------ Selection
Apache Spark

PySpark RDD – Actions

In Python, PySpark is a Spark module used to provide a similar kind of processing like spark.

RDD stands for Resilient Distributed Datasets. We can call RDD as a fundamental data structure in Apache Spark.

We need to import RDD from the pyspark.rdd module.

In PySpark to create an RDD, we can use the parallelize() method.

Syntax:

spark_app.sparkContext.parallelize(data)

Where:

data can be a one dimensional (linear data) or two dimensional data (row-column data).

RDD Actions:

An action in RDD is an operation that is applied on an RDD to return a single value. In other words, we can say that an action will result from the provided data by doing some operation on the given RDD.

Let’s see the Actions that are performed on the given RDD.

We will discuss it one by one.

For all actions, we considered the students RDD as shown below:

[{'rollno':'001','name':'sravan','age':23,'height':5.79,'weight':67,'address':'guntur'},
{'rollno':'002','name':'ojaswi','age':16,'height':3.79,'weight':34,'address':'hyd'},
{'rollno':'003','name':'gnanesh chowdary','age':7,'height':2.79,'weight':17,'address':'patna'},
{'rollno':'004','name':'rohith','age':9,'height':3.69,'weight':28,'address':'hyd'},
{'rollno':'005','name':'sridevi','age':37,'height':5.59,'weight':54,'address':'hyd'}]

1. collect()

collect() action in RDD is used to return the data from the given RDD.
Syntax:

RDD_data.collect()

Where, RDD data is the RDD

Example:

In this example, we will see how to perform collect() action on the students RDD.

#import the pyspark module
import pyspark

#import SparkSession for creating a session
from pyspark.sql import SparkSession

# import RDD from pyspark.rdd
from pyspark.rdd import RDD

#create an app named linuxhint
spark_app = SparkSession.builder.appName('linuxhint').getOrCreate()

# create student data with 5 rows and 6 attributes
students =spark_app.sparkContext.parallelize([{'rollno':'001','name':'sravan','age':23,
'height':5.79,'weight':67,'address':'guntur'},
{'rollno':'002','name':'ojaswi','age':16,'height':3.79,'weight':34,'address':'hyd'},
{'rollno':'003','name':'gnanesh chowdary','age':7,'height':2.79,'weight':17,'address':'patna'},
{'rollno':'004','name':'rohith','age':9,'height':3.69,'weight':28,'address':'hyd'},
{'rollno':'005','name':'sridevi','age':37,'height':5.59,'weight':54,'address':'hyd'}])

#perform the collect action
print(students.collect())
------------
Complete the following>
1. Write out the part of the PySpark tutorial that begins at the words "1. collect()" and stops after "the students RDD.".
2. According to the PySpark tutorial, which method is used to create an RDD?
3. Carry on writing the PySpark tutorial from the point where it stops.
The entries have nothing to do with the PySpark tutorial.
------ Dataset extract
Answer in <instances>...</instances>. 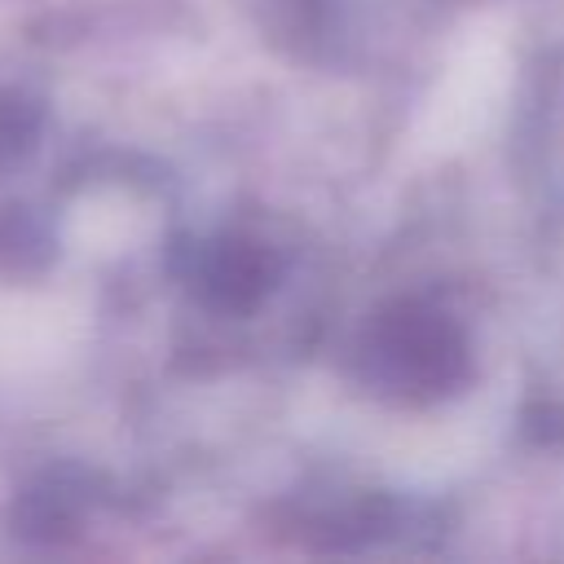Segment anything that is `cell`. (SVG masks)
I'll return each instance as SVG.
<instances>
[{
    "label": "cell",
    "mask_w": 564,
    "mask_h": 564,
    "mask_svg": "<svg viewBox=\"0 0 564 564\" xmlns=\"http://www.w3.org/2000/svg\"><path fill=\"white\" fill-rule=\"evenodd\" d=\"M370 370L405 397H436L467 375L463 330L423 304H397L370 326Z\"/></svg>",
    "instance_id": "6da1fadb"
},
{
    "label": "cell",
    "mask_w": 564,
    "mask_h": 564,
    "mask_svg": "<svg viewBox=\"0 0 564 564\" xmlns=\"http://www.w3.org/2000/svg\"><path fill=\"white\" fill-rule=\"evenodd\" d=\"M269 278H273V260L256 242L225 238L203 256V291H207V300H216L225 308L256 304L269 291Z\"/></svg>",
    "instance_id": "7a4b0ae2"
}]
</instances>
------------
------ Dataset extract
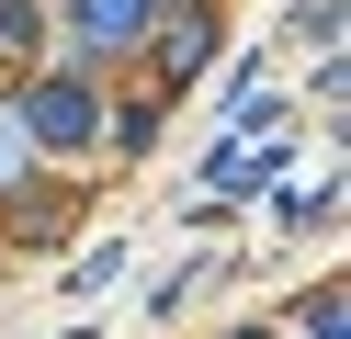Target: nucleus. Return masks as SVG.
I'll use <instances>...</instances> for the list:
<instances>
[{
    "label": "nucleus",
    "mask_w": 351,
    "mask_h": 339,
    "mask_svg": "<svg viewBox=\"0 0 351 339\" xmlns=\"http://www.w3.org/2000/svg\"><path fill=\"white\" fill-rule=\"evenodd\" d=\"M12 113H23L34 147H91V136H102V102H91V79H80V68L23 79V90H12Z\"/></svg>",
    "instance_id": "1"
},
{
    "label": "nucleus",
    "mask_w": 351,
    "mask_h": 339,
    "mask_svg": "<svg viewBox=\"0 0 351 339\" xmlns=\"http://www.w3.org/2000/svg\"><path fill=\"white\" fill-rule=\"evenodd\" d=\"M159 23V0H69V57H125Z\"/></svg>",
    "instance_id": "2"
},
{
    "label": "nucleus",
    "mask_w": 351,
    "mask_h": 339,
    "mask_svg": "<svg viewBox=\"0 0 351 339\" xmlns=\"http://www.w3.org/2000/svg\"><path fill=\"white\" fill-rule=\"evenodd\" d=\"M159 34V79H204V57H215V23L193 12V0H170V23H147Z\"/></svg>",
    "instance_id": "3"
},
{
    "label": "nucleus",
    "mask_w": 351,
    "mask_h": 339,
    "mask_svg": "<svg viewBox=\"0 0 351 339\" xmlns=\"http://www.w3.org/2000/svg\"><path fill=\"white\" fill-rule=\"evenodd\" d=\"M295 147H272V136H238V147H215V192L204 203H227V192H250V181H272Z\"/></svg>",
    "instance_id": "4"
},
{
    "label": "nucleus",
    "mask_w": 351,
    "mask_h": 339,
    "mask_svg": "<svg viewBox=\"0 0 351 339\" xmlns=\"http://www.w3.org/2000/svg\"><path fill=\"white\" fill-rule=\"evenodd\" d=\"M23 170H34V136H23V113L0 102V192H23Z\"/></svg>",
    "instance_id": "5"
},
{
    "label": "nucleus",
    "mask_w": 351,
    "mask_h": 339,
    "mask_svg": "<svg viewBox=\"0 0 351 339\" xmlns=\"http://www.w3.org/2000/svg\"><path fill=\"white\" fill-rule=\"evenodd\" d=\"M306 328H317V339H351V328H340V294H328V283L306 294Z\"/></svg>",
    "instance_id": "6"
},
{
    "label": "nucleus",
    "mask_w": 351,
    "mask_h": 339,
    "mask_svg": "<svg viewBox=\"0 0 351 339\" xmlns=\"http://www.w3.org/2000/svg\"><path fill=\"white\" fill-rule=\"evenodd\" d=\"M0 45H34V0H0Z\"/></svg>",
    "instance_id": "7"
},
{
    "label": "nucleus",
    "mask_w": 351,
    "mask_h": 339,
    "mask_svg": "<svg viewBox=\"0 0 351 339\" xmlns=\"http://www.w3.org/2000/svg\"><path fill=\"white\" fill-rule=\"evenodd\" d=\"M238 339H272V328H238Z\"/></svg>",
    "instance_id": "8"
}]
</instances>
------------
Answers per task>
1.
1. collect()

collect() action in RDD is used to return the data from the given RDD.
Syntax:

RDD_data.collect()

Where, RDD data is the RDD

Example:

In this example, we will see how to perform collect() action on the students RDD.

2. The parallelize() method.

3.
Output:

[{'rollno': '001', 'name': 'sravan', 'age': 23, 'height': 5.79, 'weight': 67, 'address': 'guntur'},
{'rollno': '002', 'name': 'ojaswi', 'age': 16, 'height': 3.79, 'weight': 34, 'address': 'hyd'},
{'rollno': '003', 'name': 'gnanesh chowdary', 'age': 7, 'height': 2.79, 'weight': 17, 'address': 'patna'},
{'rollno': '004', 'name': 'rohith', 'age': 9, 'height': 3.69, 'weight': 28, 'address': 'hyd'},
{'rollno': '005', 'name': 'sridevi', 'age': 37, 'height': 5.59, 'weight': 54, 'address': 'hyd'}]

You can notice that all the data is returned with the collect() method.

2. count()

count() action in RDD is used to return the total number of elements/values from the given RDD.

Syntax:

RDD_data.count()

Where RDD data is the RDD

Example:

In this example, we will see how to perform count() action on the students RDD:

#import the pyspark module
import pyspark

#import SparkSession for creating a session
from pyspark.sql import SparkSession

# import RDD from pyspark.rdd
from pyspark.rdd import RDD

#create an app named linuxhint
spark_app = SparkSession.builder.appName('linuxhint').getOrCreate()

# create student data with 5 rows and 6 attributes
students =spark_app.sparkContext.parallelize([{'rollno':'001','name':'sravan','age':23,
'height':5.79,'weight':67,'address':'guntur'},
{'rollno':'002','name':'ojaswi','age':16,'height':3.79,'weight':34,'address':'hyd'},
{'rollno':'003','name':'gnanesh chowdary','age':7,'height':2.79,'weight':17,'address':'patna'},
{'rollno':'004','name':'rohith','age':9,'height':3.69,'weight':28,'address':'hyd'},
{'rollno':'005','name':'sridevi','age':37,'height':5.59,'weight':54,'address':'hyd'}])

#perform count action
print(students.count())

Output:

5

You can notice that the total number of elements is returned with the count() method.

3. first()

first() action in RDD is used to return the first element/value from the given RDD.

Syntax:

RDD_data.first()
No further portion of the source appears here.